YOUR INSTRUCTIONS =
Can you rewrite the lines below as a JSON list of strings, one string per line, with blank lines skipped and the pictures left out?

GIVEN DATA =
----

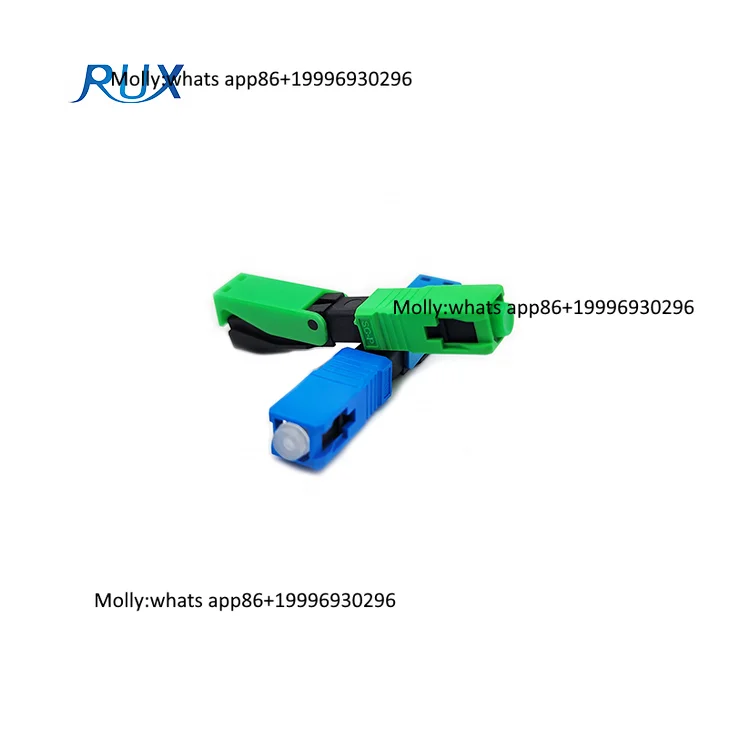 Ftth Field Assembly Optical Fiber Fast Connector Sc Apc Upc Optic Fiber Fast Connector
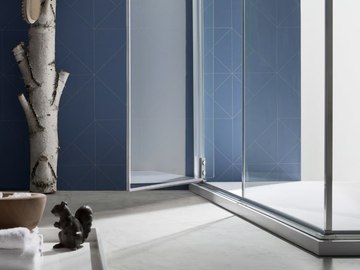 S6 - Corner glass shower cabin with pivot door by Arcom - view 3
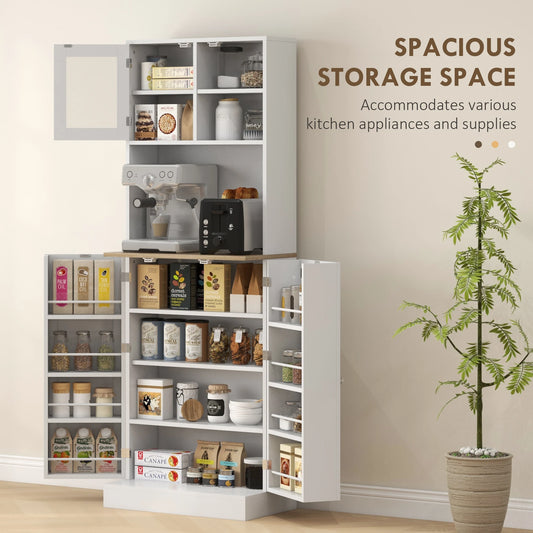66.5" Tall Kitchen Pantry Storage Cabinet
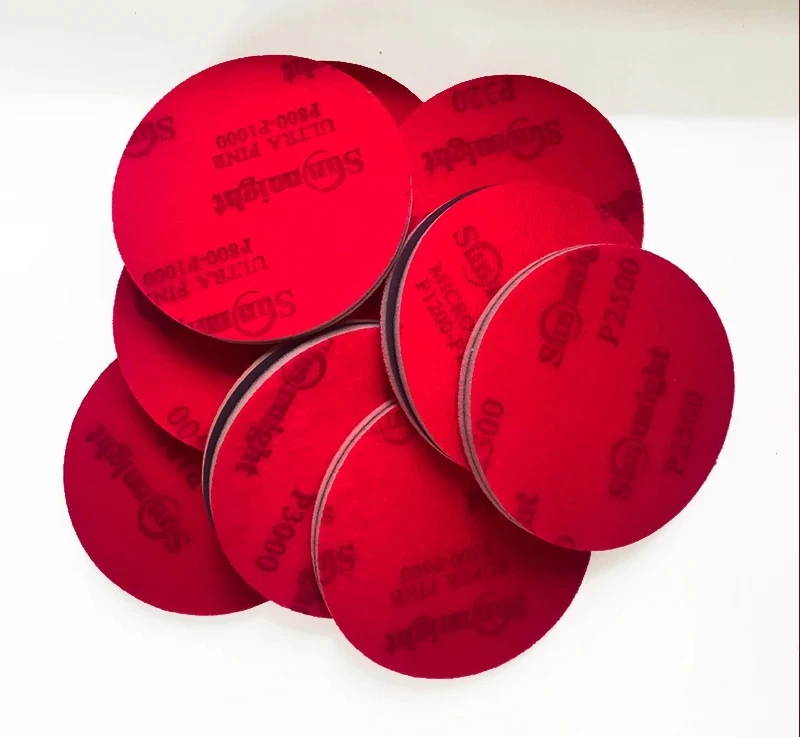 10PCS 6Inch Foam Dry Wet Sponge Sandpaper Disc Flocking 500-3000 Grit Abrasive Tools For Grinding Sandpaper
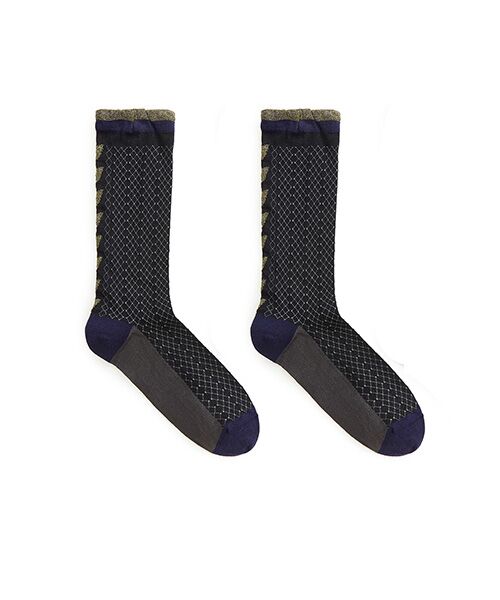 JNBY / ジェーエヌビーワイ ソックス | Luminous Plaid Socks / ソックス | 詳細1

----

PROBLEM SOLUTION =
[
  " Ftth Field Assembly Optical Fiber Fast Connector Sc Apc Upc Optic Fiber Fast Connector",
  " S6 - Corner glass shower cabin with pivot door by Arcom - view 3",
  "66.5\" Tall Kitchen Pantry Storage Cabinet",
  " 10PCS 6Inch Foam Dry Wet Sponge Sandpaper Disc Flocking 500-3000 Grit Abrasive Tools For Grinding Sandpaper",
  " JNBY / ジェーエヌビーワイ ソックス | Luminous Plaid Socks / ソックス | 詳細1"
]